Mrs. Hathaway stumped back toward her open apartment door, muttering. They waited until the door had shut on the flickering blue TV light and the canned laughter before they dared to look at each other. She held out the phone to him. He shook his head.
"Keep it," he said. "I don't want to talk to anybody."
She dropped it into her purse, for lack of anything better to do with it. They stared at each other warily, both afraid to breathe.
"Want to take this fight upstairs and have it in the privacy of your apartment?" His voice was still hard, but the terrifying edge of his fury was blunted.
She nodded, and knelt down to gather her things up against her chest. Her clumsy fingers kept dropping things. Six flights were a long journey with Connor seething behind her. She felt his gaze burning into her back. Staring up at her body in that insubstantial dress.
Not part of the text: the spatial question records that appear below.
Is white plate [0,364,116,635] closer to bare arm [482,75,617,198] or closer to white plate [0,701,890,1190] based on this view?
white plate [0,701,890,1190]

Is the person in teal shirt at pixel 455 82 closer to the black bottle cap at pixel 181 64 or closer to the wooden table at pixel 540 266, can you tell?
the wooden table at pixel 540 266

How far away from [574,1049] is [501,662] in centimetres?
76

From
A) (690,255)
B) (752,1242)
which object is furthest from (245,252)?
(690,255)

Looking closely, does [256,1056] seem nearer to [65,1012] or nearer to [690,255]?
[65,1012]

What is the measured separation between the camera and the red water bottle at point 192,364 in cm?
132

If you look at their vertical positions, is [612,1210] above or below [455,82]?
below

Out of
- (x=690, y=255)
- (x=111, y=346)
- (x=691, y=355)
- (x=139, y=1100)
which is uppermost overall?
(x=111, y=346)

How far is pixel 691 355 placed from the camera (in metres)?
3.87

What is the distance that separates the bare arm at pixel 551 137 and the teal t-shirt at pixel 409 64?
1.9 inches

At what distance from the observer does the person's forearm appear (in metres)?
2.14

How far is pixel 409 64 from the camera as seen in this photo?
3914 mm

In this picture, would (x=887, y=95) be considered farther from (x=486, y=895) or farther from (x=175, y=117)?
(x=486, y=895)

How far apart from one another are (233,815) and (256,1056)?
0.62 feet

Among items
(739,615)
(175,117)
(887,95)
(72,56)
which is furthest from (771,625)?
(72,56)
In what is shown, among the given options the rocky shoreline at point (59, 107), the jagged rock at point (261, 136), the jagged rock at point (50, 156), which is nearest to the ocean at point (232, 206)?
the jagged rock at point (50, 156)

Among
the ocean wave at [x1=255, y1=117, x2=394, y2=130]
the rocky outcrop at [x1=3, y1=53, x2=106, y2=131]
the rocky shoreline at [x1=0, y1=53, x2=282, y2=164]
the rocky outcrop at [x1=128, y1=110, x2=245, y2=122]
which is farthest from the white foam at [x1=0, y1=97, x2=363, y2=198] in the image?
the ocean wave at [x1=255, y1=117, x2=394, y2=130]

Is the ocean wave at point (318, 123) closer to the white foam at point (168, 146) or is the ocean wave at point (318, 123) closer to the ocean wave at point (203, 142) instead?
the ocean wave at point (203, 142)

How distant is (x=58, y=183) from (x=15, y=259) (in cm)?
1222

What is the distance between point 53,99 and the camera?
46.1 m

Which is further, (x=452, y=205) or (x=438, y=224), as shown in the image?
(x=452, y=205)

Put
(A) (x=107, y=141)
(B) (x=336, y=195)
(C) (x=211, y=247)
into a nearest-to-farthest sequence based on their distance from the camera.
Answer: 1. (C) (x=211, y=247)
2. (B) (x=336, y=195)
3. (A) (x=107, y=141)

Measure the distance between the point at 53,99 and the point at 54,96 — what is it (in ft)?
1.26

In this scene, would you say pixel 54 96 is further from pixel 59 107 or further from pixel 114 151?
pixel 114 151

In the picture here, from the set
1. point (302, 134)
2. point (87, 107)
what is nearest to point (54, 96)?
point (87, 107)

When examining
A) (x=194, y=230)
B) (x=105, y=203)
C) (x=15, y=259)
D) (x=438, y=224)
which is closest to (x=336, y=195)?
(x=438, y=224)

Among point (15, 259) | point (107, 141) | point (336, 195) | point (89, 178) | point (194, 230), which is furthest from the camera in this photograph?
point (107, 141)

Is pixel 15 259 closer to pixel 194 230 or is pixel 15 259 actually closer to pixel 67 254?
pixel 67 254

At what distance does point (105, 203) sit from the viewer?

She fished her keys out of her purse. As usual, he took them from her and pulled out his gun. She waited patiently through the whole familiar ritual until he waved her in, and locked and bolted the door.
She flipped her floor lamp on as he shrugged off his coat, flung it over a chair. He planted his feet wide and folded his arms over his chest. "So?" His voice was flat. "Let's hear it, Erin."
She dropped her things on the floor. Covered her breasts with her arms, and dropped them again, in an agony of embarrassment. She gathered up handfuls of her skirt and searched for a starting place.
"When I got to Mueller's place, Tamara met me at the door," she began. "She showed me a Celtic gold torque, in the shape of two fighting dragons. A new acquisition. Extremely beautiful."
He nodded for her to continue. "OK. And?"
"Mueller had requested that I model it for him. I tried to excuse my way out of it, told her I was dressed wrong. She said they had already ordered several gowns to set off the torque for me to choose from. She pressured me and… and so I—"
"And so you did it. You took off your clothes in that man's house and put on a dress that he bought for you." Fiercely controlled anger vibrated through his words. "Jesus, Erin, What were you thinking?"
She squeezed her eyes shut against his gaze. "I wasn't," she admitted. "I wish I hadn't done it. It was embarrassing and awful, and I will never, ever do anything so stupid again in my life, I promise. Please don't make such a big thing of it, Connor. It's just… a dress."
He seized her upper arms, so suddenly that she gasped in alarm, and pulled her over to the standing mirror, the only antique piece that she had allowed herself in the tiny apartment. The rosy light from the basket lampshade painted her body with garish reddish streaks of light and shadow. His arm beneath her breasts pulled the décolletage lower, so that the aureoles of her nipples peeped over it. Her lips were stained red with Tamara's cosmetics. Her eyes looked huge and frightened.
Connor stared at her in the mirror. His eyes were dilated with dark fascination. "Look at yourself," he said. "Maybe this is just a dress on some other woman, but not on your body. On you, it's something straight out of a hard-core wet dream." He pressed his erection against her bottom. "Last night you said you were my woman." His low voice took on a soft, hypnotic quality. "This morning you said it again. Did you mean it? Or were you lying to me?"
"I meant it." Her voice was very small.
He slid his hands down and gripped her waist. "Then I'm going to keep this real simple. We'll just forget our many other complicated issues, and concentrate on basic ground rules. Things that I thought should be obvious."
"Connor, you don't have to—"
"It is not OK with me that my woman should go to a strange man's private home unaccompanied," he said. "It is not OK with me that she should model priceless ancient jewelry for his enjoyment. And it is really, really not OK with me that she should strip naked in his house, paint her face, and put on sexy clothes that this other man bought for her. A man makes that kind of move when he means to f*ck you, Erin. A woman agrees to it when she's willing."